▶ _Written problem_: Return each row below that contains the word "furthest", treating uppercase and lowercase letters as different.

┌─ Records for this exercise

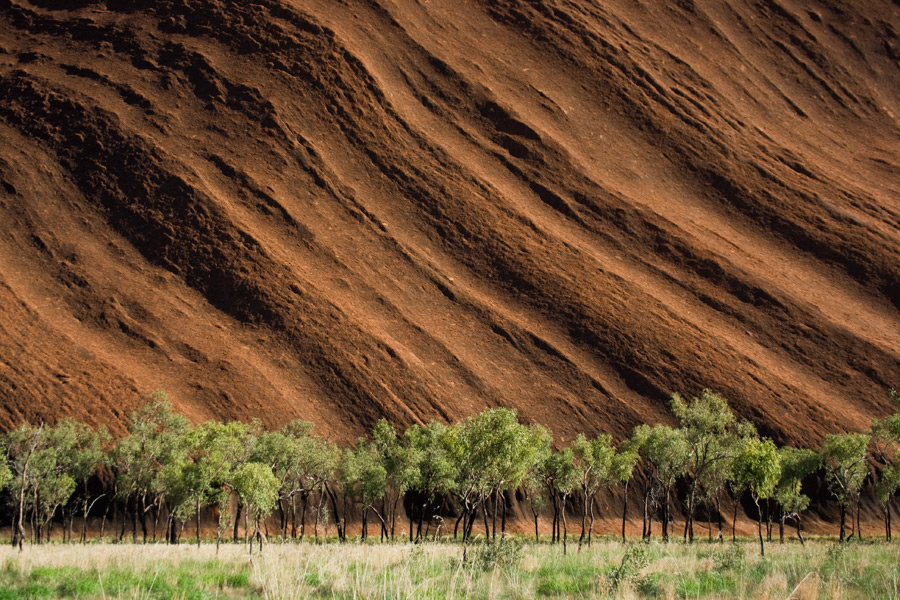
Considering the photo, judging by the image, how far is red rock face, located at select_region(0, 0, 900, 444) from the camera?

└─
┌─ Records for this exercise

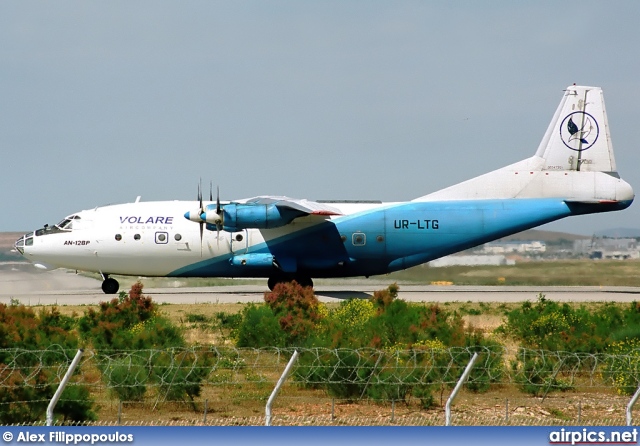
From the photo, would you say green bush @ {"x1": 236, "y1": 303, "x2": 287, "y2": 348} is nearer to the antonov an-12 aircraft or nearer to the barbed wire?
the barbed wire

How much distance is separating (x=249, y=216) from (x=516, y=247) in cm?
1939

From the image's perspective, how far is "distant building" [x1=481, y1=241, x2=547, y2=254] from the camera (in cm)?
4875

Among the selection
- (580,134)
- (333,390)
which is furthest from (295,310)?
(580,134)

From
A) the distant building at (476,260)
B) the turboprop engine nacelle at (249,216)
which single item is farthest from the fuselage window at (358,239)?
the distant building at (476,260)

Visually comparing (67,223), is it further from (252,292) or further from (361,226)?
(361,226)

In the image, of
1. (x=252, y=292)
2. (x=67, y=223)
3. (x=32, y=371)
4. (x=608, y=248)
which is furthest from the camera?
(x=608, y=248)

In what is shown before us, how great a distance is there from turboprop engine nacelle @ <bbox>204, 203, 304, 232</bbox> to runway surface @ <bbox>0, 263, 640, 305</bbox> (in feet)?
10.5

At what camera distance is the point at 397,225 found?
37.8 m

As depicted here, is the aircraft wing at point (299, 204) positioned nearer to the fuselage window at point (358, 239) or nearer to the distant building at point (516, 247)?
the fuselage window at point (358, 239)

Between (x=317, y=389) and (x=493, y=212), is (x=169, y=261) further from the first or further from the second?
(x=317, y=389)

└─

▶ _Solution for this task_:
which is furthest from (295,310)?
which is furthest from the camera?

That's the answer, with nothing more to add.